2021 habe ich dann versucht, alle Scherben davon wiederzuverwerten und zumindest einen Teil der Reise machen zu können. Viel Hoffnung hatten wir ja nicht, dass das Schiff überhaupt fahren würde. Berechtigterweise sind Schiffe die letzten Aufenthaltsorte, wo man während einer Pandemie sein möchte, Gefahren sind vielfältig. Kanada ist weitaus strenger in der Covid-Politik als die die USA, verschiedene Impfstandards, Tests, Zertifikate und vieles mehr.
Von Woche zu Woche haben wir uns weitergekämpft. Während wir ausloteten wie wahrscheinlich es ist, dass wir überhaupt in Kanada einreisen können, ob das Schiff überhaupt fährt - und vor allem: wie wahrscheinlich es ist, dass uns Hawaii einreisen lässt.
Eine Inselgruppe mitten im Pazifik mit eingeschränkten medizinischen Niederlassungen ist selbstverständlich nicht begeistert, viele Besucher aufzunehmen - geschweige denn von einem Kreuzfahrtschiff, devil himself ;-)

Kurz vor der Reise standen dann aber 2-3 Pläne :muha:
Alles so gut wie möglich stornierbar gebucht und mit vielen Alternativen, wie wir am Ende zumindest die Zeit auf Hawaii gut verbringen können, falls alles andere nicht klappt.
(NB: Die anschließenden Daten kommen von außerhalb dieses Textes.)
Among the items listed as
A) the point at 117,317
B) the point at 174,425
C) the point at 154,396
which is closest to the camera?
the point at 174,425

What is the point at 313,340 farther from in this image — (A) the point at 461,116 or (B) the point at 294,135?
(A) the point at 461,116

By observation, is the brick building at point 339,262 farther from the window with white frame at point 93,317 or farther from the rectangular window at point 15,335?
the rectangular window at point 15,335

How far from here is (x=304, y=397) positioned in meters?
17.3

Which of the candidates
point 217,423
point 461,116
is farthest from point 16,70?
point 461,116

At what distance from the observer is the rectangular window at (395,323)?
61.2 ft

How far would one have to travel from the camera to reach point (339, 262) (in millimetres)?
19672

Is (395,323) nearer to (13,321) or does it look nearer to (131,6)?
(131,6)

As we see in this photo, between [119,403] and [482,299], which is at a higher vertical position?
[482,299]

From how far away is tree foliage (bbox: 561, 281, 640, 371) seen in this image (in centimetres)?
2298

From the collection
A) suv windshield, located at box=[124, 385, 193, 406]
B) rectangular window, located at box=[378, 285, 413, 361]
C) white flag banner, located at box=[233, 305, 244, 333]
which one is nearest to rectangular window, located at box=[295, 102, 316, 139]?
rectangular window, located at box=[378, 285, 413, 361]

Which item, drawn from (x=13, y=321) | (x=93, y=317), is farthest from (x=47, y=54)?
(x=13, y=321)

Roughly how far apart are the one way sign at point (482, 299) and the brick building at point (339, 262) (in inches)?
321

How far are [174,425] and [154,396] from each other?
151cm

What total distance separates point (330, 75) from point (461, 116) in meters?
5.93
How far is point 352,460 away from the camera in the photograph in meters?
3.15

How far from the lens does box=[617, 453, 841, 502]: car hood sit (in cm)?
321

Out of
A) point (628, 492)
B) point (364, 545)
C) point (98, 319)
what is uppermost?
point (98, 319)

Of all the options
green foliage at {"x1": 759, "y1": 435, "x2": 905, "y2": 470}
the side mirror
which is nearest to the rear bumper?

"Zwischendurch" kurz vor der Abreise haben wir ein Haus gekauft :jump:eek:. Das hat natürlich 200% unserer Energiereserven geschluckt :muha:
Ich kann sagen, viele Sachen kann man inzwischen auch per mail aus dem Ausland abwickeln :top:
Wir hatten schon lange gesucht - dass wir gerade zu dem Zeitpunkt fündig werden.... Aber absagen wollten wir die Reise - und vor allem das Haus - auch nicht - im Endeffekt ist es unsere letzte Erholung geworden vor einer langen, stressigen Zeit mit Renovierungen, Umzugsplanung uvm.
Dass ich heute endlich mal Zeit für den Bericht finde, passiert auch nur weil die Baustelle heute mal "Ruhe" gibt.

Und dass wir uns dann am 21. April 2022 tatsächlich in den öffentlichen Verkehrsmitteln am Weg zum Flughafen Wien Schwechat befanden, ist noch heute kaum zu glauben - aber ein Traum wurde wahr!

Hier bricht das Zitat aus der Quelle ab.